Hong Sangsoo sort un film par an, quand ce n’est pas deux et chaque nouvelle sortie semble dialoguer intimement avec la précédente. D’infimes variations permettent à tous les coups au film de se libérer d’une quelconque emprise, de ne pas jouer la redite, de refuser de n’être qu’un maillon de la chaine.
Hill of freedom me partage. D’une part car j’ai l’impression de voir le plus beau film de Hong Sangsoo depuis Woman on the beach (à nuancer cela dit puisque j’en ai raté quelques-uns : Sunhi, Haewon et les hommes, The day he arrives) et d’autre part car il souffre sérieusement d’être passé juste avant Cemetery of splendour et inéluctablement de s’être fait dévorer.
Rarement un film de Hong Sangsoo ne m’aura paru si flou, flottant, ambigu comme s’il manquait des morceaux, comme s’il était inachevé. Sa faible durée de 1h06 y fait beaucoup. Le récit en lui-même ne trahit pas les habitudes du cinéaste : Errances dans un village, très peu de lieux, très peu de scènes, diverses rencontres, artiste looser, alcool et baise. En gros. On est bien chez Hong Sangsoo. Mais la construction s’avère étonnante.

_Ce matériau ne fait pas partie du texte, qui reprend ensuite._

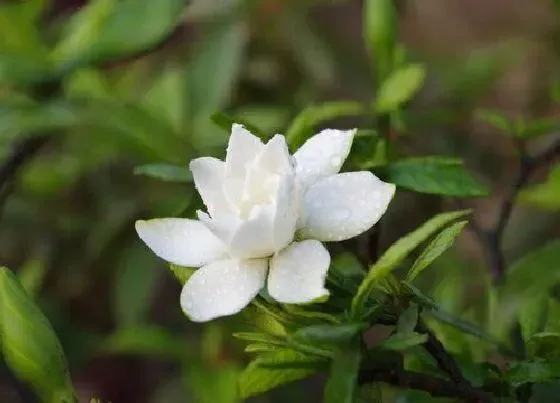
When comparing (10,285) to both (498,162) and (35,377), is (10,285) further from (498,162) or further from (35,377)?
(498,162)

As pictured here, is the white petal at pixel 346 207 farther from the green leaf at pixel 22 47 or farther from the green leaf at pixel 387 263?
the green leaf at pixel 22 47

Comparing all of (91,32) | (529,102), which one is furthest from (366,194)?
(529,102)

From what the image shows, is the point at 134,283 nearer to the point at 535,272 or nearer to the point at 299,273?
the point at 535,272

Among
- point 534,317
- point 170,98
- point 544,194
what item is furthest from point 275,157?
point 170,98

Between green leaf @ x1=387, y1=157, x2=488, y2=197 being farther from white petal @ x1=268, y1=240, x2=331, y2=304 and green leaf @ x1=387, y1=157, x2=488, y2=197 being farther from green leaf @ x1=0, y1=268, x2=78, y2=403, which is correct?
green leaf @ x1=0, y1=268, x2=78, y2=403

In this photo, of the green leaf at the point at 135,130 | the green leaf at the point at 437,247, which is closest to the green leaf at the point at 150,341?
the green leaf at the point at 135,130

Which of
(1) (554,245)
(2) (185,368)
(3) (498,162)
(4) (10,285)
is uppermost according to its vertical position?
(4) (10,285)
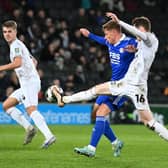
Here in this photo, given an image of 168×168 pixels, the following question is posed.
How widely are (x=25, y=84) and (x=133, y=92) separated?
2.60 metres

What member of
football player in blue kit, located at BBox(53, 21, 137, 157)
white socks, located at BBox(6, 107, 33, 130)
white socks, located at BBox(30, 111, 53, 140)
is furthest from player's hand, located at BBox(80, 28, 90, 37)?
white socks, located at BBox(6, 107, 33, 130)

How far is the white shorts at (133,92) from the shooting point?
11.1 m

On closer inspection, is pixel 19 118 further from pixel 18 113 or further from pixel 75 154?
pixel 75 154

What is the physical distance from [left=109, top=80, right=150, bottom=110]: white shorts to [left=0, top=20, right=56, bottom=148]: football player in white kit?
74.8 inches

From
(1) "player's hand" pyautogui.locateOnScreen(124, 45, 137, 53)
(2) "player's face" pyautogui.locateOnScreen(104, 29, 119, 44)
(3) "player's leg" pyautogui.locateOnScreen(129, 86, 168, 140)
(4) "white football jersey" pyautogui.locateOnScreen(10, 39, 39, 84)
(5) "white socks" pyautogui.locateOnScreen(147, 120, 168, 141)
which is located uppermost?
(2) "player's face" pyautogui.locateOnScreen(104, 29, 119, 44)

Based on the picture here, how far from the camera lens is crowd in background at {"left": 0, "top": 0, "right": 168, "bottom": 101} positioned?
2306 centimetres

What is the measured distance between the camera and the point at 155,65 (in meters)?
25.6

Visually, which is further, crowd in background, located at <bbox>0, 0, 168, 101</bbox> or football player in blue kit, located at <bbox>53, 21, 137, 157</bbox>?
crowd in background, located at <bbox>0, 0, 168, 101</bbox>

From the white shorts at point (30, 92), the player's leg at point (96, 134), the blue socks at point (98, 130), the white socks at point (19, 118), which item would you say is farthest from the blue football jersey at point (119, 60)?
the white socks at point (19, 118)

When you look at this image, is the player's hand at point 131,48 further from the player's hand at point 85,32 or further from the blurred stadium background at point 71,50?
the blurred stadium background at point 71,50

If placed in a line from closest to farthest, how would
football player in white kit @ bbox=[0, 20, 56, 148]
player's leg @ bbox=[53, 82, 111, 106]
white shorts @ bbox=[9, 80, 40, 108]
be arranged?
1. player's leg @ bbox=[53, 82, 111, 106]
2. football player in white kit @ bbox=[0, 20, 56, 148]
3. white shorts @ bbox=[9, 80, 40, 108]

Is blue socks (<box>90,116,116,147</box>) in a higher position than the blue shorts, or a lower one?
lower

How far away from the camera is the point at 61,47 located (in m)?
24.0

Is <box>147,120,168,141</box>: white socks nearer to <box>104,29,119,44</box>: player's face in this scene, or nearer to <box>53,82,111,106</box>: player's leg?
<box>53,82,111,106</box>: player's leg
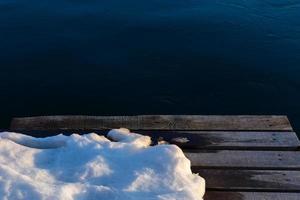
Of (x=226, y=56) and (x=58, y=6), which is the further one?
(x=58, y=6)

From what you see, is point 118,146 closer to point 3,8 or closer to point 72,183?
point 72,183

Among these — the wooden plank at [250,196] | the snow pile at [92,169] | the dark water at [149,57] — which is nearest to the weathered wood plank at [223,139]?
the snow pile at [92,169]

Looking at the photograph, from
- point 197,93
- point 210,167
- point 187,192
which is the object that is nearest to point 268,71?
point 197,93

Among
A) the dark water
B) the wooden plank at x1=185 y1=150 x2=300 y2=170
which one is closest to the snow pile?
the wooden plank at x1=185 y1=150 x2=300 y2=170

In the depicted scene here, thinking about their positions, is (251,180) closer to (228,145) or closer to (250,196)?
(250,196)

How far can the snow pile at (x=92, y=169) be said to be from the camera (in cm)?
251

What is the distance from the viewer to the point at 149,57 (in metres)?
5.82

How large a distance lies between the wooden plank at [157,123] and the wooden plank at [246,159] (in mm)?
331

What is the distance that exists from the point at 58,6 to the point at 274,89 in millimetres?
3214

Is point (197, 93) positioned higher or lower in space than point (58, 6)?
lower

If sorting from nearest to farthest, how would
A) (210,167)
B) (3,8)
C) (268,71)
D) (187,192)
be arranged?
(187,192), (210,167), (268,71), (3,8)

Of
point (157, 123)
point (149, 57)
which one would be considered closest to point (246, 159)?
point (157, 123)

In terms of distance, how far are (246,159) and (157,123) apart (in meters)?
0.69

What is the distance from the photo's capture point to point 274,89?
5301mm
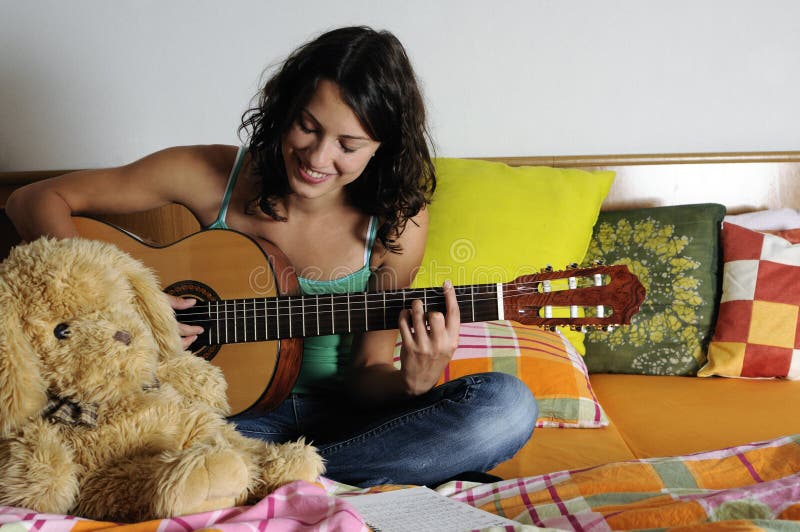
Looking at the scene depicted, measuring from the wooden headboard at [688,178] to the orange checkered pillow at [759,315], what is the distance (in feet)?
1.11

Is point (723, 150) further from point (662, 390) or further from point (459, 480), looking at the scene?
point (459, 480)

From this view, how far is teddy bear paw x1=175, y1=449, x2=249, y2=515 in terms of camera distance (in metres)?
0.64

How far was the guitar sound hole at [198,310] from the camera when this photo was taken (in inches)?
43.9

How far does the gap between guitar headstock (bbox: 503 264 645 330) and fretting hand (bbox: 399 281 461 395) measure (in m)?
0.10

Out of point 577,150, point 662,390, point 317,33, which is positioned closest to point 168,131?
point 317,33

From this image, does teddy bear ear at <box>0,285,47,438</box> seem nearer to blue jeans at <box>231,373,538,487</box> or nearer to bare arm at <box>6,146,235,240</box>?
blue jeans at <box>231,373,538,487</box>

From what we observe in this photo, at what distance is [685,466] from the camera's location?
0.99 m

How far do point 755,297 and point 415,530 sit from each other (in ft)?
3.76

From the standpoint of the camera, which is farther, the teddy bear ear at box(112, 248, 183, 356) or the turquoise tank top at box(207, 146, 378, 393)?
the turquoise tank top at box(207, 146, 378, 393)

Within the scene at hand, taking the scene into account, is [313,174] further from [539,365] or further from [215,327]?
[539,365]

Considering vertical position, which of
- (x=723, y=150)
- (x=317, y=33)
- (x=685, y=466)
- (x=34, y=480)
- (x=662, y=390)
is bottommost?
(x=662, y=390)

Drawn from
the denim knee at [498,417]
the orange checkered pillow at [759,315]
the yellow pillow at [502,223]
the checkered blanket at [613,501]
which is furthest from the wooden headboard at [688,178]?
the checkered blanket at [613,501]

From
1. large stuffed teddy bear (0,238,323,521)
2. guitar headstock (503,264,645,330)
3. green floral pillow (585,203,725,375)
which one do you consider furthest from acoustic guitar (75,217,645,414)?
green floral pillow (585,203,725,375)

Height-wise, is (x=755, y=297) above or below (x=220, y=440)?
below
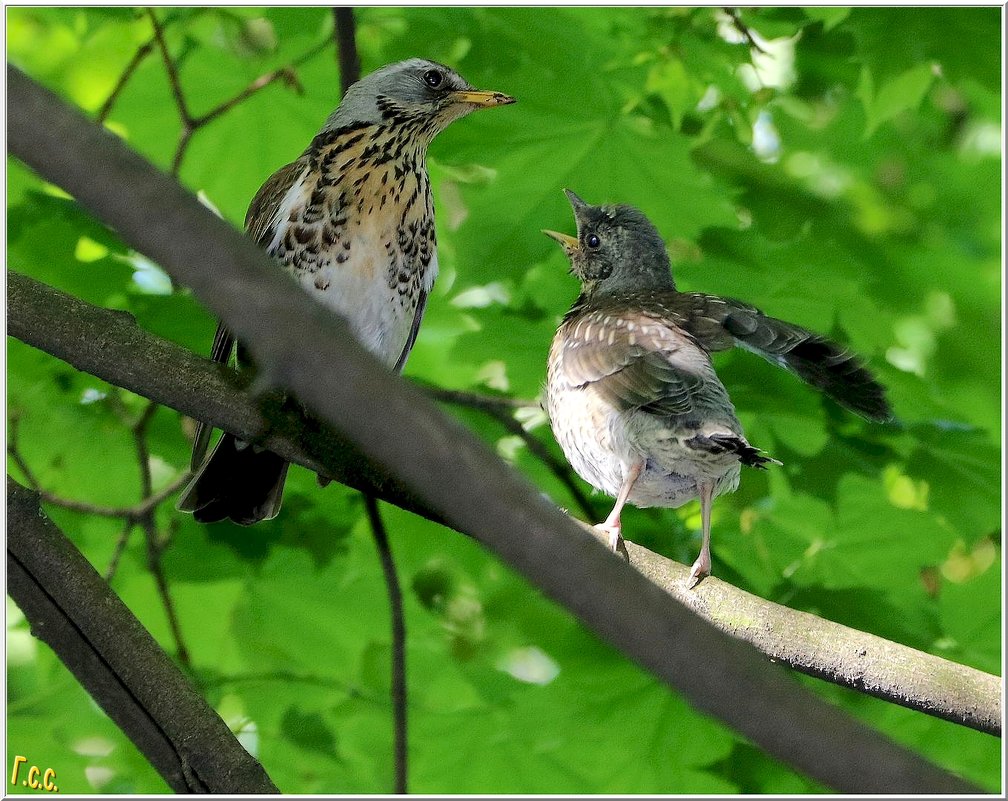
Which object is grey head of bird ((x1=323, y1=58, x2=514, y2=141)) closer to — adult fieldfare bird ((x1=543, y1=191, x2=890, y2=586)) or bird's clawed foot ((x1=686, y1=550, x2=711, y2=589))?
adult fieldfare bird ((x1=543, y1=191, x2=890, y2=586))

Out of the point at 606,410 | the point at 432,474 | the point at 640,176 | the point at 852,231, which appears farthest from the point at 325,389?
the point at 852,231

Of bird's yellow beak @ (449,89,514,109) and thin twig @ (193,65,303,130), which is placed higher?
thin twig @ (193,65,303,130)

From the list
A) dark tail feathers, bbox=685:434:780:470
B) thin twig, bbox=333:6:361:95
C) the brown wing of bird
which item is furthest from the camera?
thin twig, bbox=333:6:361:95

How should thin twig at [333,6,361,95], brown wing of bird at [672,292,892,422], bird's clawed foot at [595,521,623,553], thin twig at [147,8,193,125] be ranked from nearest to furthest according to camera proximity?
brown wing of bird at [672,292,892,422] → bird's clawed foot at [595,521,623,553] → thin twig at [333,6,361,95] → thin twig at [147,8,193,125]

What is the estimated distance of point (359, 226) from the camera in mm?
2158

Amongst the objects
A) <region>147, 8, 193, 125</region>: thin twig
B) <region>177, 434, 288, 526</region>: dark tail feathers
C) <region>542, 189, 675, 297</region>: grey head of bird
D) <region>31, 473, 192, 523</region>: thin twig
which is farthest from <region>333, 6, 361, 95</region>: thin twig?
<region>31, 473, 192, 523</region>: thin twig

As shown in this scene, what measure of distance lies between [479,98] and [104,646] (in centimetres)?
125

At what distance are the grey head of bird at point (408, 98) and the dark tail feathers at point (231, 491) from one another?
728 mm

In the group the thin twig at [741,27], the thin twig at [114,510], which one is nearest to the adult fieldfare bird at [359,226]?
the thin twig at [114,510]

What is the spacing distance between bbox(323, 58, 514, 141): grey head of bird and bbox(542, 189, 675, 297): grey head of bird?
0.34 metres

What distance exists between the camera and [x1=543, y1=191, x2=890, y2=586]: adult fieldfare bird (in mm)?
1492

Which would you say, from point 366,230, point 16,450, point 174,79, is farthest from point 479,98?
point 16,450

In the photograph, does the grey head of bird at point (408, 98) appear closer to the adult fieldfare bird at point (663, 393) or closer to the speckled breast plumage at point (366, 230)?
the speckled breast plumage at point (366, 230)

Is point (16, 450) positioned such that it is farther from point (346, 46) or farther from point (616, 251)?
point (616, 251)
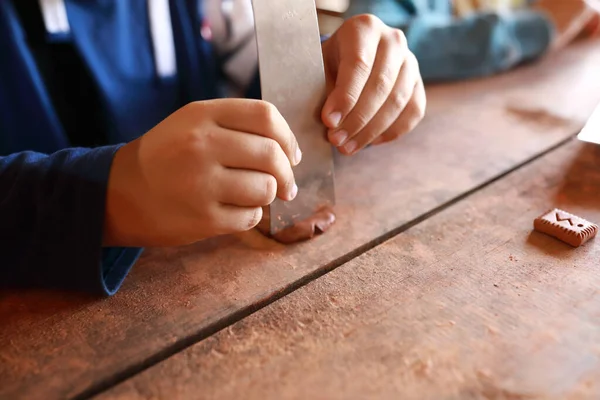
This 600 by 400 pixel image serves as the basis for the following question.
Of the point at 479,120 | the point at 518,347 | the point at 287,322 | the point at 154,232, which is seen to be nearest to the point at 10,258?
the point at 154,232

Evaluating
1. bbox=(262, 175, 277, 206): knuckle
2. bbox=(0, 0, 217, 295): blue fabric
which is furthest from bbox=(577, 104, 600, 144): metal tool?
bbox=(0, 0, 217, 295): blue fabric

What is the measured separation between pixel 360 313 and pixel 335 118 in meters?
0.25

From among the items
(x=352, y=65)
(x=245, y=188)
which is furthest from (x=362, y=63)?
(x=245, y=188)

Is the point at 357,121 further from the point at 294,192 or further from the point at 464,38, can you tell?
the point at 464,38

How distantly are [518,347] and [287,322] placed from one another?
0.22 metres

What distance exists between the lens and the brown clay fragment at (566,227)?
0.59 m

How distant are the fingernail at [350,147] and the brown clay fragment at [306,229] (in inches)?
3.7

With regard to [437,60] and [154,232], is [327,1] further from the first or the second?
[154,232]

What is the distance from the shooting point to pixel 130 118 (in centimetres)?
90

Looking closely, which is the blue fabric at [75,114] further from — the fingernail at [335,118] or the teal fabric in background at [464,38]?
the teal fabric in background at [464,38]

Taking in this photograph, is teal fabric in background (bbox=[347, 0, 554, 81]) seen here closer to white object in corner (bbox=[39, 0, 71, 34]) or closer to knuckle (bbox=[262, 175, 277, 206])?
white object in corner (bbox=[39, 0, 71, 34])

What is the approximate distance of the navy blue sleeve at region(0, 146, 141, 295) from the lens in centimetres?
51

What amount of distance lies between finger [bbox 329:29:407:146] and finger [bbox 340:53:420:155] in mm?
11

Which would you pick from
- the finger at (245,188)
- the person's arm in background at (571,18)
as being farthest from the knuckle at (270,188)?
the person's arm in background at (571,18)
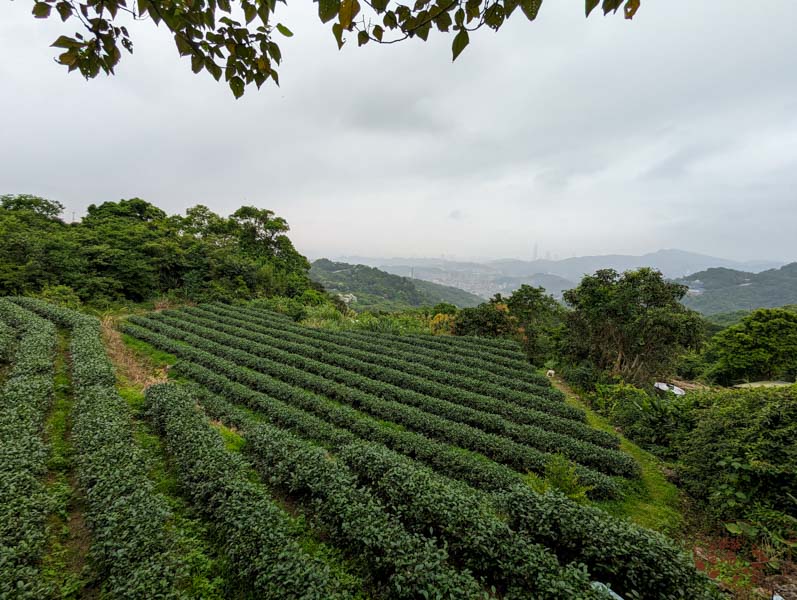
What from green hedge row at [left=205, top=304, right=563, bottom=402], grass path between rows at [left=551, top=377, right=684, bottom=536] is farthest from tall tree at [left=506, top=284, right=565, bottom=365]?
grass path between rows at [left=551, top=377, right=684, bottom=536]

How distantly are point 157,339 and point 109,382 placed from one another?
551 centimetres

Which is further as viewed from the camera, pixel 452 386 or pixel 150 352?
pixel 150 352

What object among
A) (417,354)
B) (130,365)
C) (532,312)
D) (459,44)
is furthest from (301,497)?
(532,312)

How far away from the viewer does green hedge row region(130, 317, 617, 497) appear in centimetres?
641

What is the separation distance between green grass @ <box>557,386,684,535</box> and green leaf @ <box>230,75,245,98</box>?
8007mm

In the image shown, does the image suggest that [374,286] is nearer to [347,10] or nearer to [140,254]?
[140,254]

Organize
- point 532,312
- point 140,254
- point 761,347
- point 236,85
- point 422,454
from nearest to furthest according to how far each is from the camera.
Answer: point 236,85 → point 422,454 → point 761,347 → point 532,312 → point 140,254

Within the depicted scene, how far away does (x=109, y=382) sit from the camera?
786 centimetres

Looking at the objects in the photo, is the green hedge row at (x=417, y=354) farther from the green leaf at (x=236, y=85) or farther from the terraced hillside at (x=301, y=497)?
the green leaf at (x=236, y=85)

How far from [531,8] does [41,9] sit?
2419 millimetres

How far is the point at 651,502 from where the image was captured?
230 inches

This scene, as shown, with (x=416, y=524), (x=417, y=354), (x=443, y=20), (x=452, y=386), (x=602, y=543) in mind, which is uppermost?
(x=443, y=20)

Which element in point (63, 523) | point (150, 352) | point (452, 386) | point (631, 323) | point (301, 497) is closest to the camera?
point (63, 523)

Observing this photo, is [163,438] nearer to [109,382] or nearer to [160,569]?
[109,382]
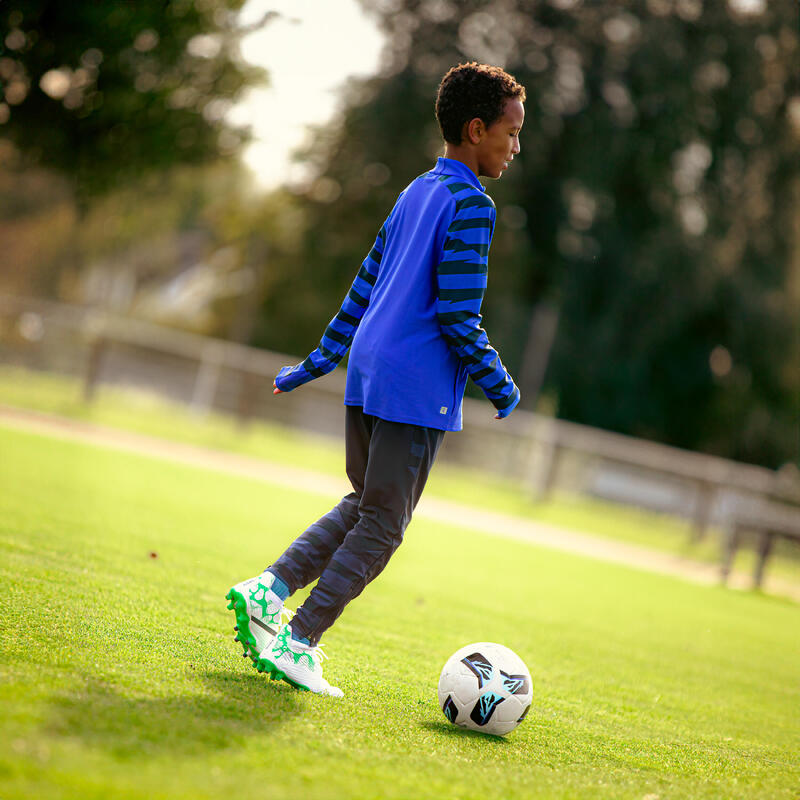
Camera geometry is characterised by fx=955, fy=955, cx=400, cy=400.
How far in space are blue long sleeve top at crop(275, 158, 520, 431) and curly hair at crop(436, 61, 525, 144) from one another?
17cm

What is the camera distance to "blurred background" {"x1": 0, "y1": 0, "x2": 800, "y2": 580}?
1630 cm

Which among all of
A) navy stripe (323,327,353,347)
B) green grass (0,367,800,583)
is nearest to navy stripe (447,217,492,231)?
navy stripe (323,327,353,347)

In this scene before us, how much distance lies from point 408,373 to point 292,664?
1.01 m

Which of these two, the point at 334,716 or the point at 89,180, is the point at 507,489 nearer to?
the point at 89,180

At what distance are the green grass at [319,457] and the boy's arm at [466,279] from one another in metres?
11.9

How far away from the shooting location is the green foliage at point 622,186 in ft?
73.7

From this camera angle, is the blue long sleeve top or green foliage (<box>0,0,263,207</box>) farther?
green foliage (<box>0,0,263,207</box>)

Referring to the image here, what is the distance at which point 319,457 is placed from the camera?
16422 millimetres

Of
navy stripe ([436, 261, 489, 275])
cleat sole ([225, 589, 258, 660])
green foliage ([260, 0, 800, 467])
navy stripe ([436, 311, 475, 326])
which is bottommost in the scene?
cleat sole ([225, 589, 258, 660])

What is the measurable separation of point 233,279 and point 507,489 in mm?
15943

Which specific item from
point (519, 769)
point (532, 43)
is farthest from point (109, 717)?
point (532, 43)

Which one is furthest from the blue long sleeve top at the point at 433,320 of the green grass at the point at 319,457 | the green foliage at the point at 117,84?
the green grass at the point at 319,457

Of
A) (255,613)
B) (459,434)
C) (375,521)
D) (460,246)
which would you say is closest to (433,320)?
(460,246)

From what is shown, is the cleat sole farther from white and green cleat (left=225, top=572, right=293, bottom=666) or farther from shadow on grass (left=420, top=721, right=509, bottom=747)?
shadow on grass (left=420, top=721, right=509, bottom=747)
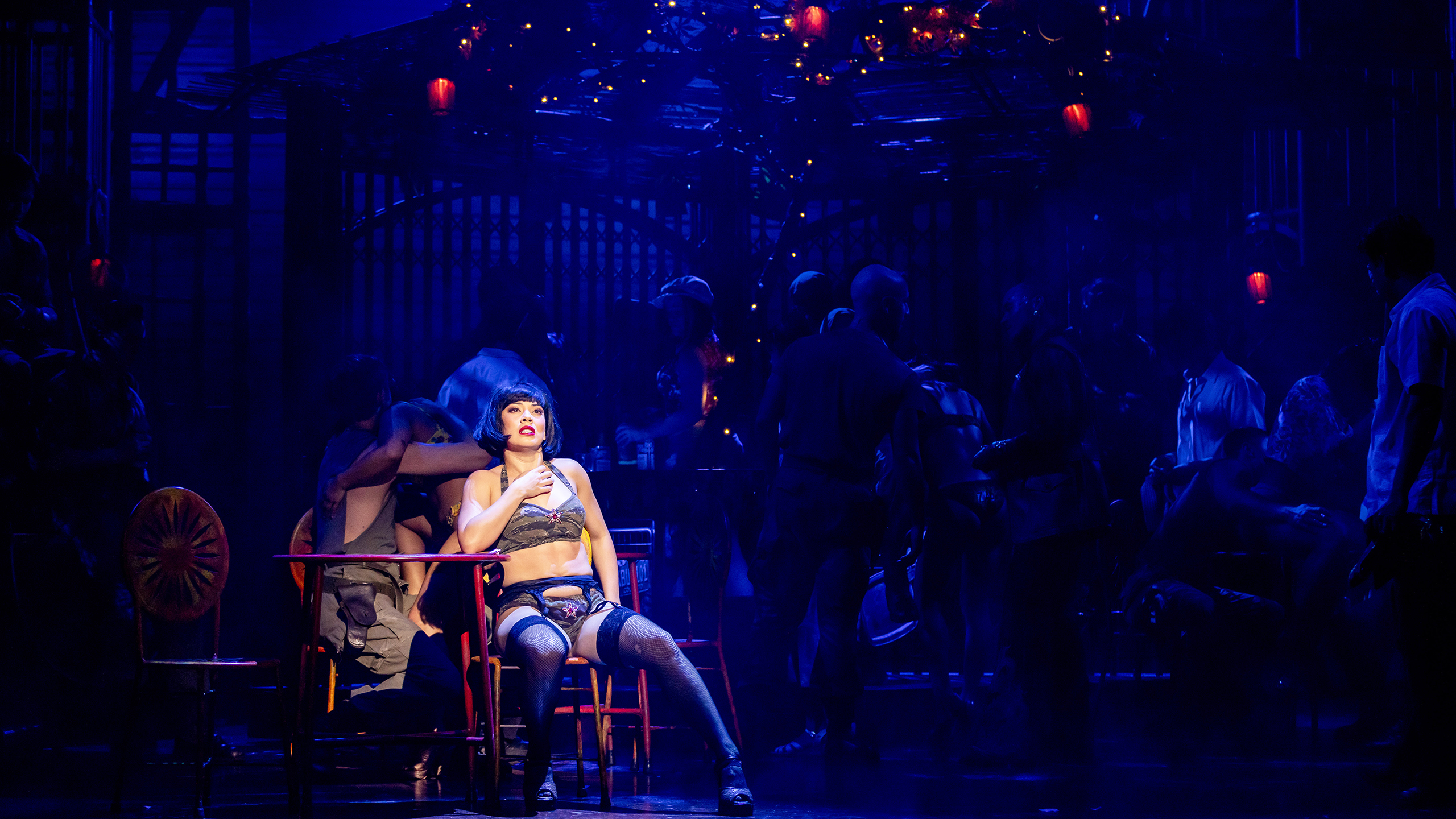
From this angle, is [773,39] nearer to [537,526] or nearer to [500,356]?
[500,356]

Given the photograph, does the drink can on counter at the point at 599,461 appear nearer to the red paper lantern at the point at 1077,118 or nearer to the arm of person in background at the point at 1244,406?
the arm of person in background at the point at 1244,406

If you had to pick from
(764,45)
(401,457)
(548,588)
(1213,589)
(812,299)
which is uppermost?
(764,45)

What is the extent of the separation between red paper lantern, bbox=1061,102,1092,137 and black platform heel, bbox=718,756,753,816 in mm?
4253

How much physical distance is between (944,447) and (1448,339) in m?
1.94

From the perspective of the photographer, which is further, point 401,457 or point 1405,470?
point 401,457

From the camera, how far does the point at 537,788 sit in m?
3.70

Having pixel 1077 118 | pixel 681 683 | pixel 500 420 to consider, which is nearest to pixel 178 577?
pixel 500 420

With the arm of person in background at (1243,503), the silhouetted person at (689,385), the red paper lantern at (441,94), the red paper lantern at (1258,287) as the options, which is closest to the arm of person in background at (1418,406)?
the arm of person in background at (1243,503)

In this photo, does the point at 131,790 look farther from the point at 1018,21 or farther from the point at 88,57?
the point at 1018,21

Mori, un jeune japonais, arrive à Séoul pour y retrouver une femme qu’il a aimée. Celle-ci étant absente, il l’attend, dans une chambre d’hôtes, fait des rencontres et écrit. Et ce sont ses mots qui vont guider le récit qui nous sera conté lorsque la jeune femme aura récupéré les lettres. Une astuce de scénario fait qu’elle ne les découvre pas dans l’ordre d’écriture donc nous non plus. Ainsi nous allons accepter le séjour de Mori comme il nous est raconté, de façon aléatoire.
L’idée aurait seulement pu être un gimmick mais le cinéaste crée quelque chose d’assez terrible, de faussement léger. Il y perd son personnage dans une temporalité indistincte. Celui-ci lit en effet un ouvrage intitulé « Le temps » et il va croiser un chien qui se nomme « Rêve » et un bar/restaurant dont l’appellation énigmatique donne au film son titre.
Mais surtout, certaines lettres sont oubliées ou perdues. En somme, il nous manque des éléments. Qu’importe finalement, puisque l’on tient là une pure logique de rêve (renforcé par un final absolument divin) où la retrouvaille importe moins que la quête, le voyage davantage que sa résolution.